Re: [PATCH] kvm: x86: emulate MSR_PLATFORM_INFO msr bits

From: Xiaoyao Li
Date: Thu Aug 24 2023 - 23:28:57 EST


On 8/23/2023 10:31 PM, Sean Christopherson wrote:
On Wed, Aug 23, 2023, Xiaoyao Li wrote:
On 8/22/2023 12:11 AM, Sean Christopherson wrote:
Set these msr bits (needed by turbostat on intel platform) in KVM by
default. Of cource, QEMU can also set MSR value by need. It does not
conflict.

It doesn't conflict per se, but it's still problematic. By stuffing a default
value, KVM _forces_ userspace to override the MSR to align with the topology and
CPUID defined by userspace.

I don't understand how this MSR is related to topology and CPUID?

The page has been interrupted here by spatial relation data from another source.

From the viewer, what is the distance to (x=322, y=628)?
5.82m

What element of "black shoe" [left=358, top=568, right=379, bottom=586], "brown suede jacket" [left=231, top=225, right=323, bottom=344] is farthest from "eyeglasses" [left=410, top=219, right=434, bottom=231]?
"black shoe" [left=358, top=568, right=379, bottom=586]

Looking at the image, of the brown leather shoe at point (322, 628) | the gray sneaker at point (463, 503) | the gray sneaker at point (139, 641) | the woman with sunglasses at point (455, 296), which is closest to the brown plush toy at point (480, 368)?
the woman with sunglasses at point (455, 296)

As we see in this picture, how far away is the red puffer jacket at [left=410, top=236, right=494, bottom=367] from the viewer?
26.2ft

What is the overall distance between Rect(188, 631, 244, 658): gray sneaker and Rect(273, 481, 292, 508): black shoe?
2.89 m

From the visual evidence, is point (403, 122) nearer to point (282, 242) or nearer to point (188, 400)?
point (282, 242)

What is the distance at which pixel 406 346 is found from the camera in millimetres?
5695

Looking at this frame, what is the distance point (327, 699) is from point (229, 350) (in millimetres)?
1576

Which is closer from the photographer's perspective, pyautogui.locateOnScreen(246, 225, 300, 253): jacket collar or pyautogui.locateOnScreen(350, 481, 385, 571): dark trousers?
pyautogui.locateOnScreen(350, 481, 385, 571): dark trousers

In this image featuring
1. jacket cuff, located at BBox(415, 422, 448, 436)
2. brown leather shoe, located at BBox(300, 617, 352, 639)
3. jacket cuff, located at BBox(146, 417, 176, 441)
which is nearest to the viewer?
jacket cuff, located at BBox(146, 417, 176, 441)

Heh, looked at the SDM to double check myself, and the first hit when searching
for MSR_PLATFORM_INFO says:

When TSC scaling is enabled for a guest using Intel PT, the VMM should ensure
that the value of Maximum Non-Turbo Ratio[15:8] in MSR_PLATFORM_INFO (MSR 0CEH)
and the TSC/”core crystal clock” ratio (EBX/EAX) in CPUID leaf 15H are set in
a manner consistent with the resulting TSC rate that will be visible to the VM.

I see.

As Chao pointed out, the MSR is technically per package, so a weird setup could
have sockets with different frequencies, or enumerate a virtual topology to the
guest with such a configuration.

Every feature might get into trouble if not consistent across packages, no matter per-thread/per-core/per-package.

I doubt/hope no one actually does something
like that, but it's theoretically possible, and one of the many reasons why KVM
needs to stay out of the way and let userspace define the vCPU model.

For this specific case, the max non-turbo frequency needs to be consistent with TSC frequency. Because KVM has default TSC frequency as host's tsc_khz, for correctness, it should have a default value to match with KVM's default TSC when userspace provide no explicit configuration.

But it's not the problem this patch targets. I'm OK to keep returning 0 as-is until some bug reported due to the inconsistent between max non-turbo frequency and TSC frequency.

And if userspace uses KVM's "default" CPUID, or lack thereof, using the
underlying values from hardware are all but guaranteed to be wrong.

Could you please elaborate?

I guess an empty CPUID would probably be ok? If there's no CPUID.0x15, it can't
be wrong. It's largely a moot point though, I highly doubt anyone runs a "real"
VM without populating _something_ in guest CPUID.

current QEMU doesn't configure CPUID leaf 0x15, nor does it configure MSR_PLATFORM_INFO[15:8]. I need to take time to dig how Linux gets the TSC frequency.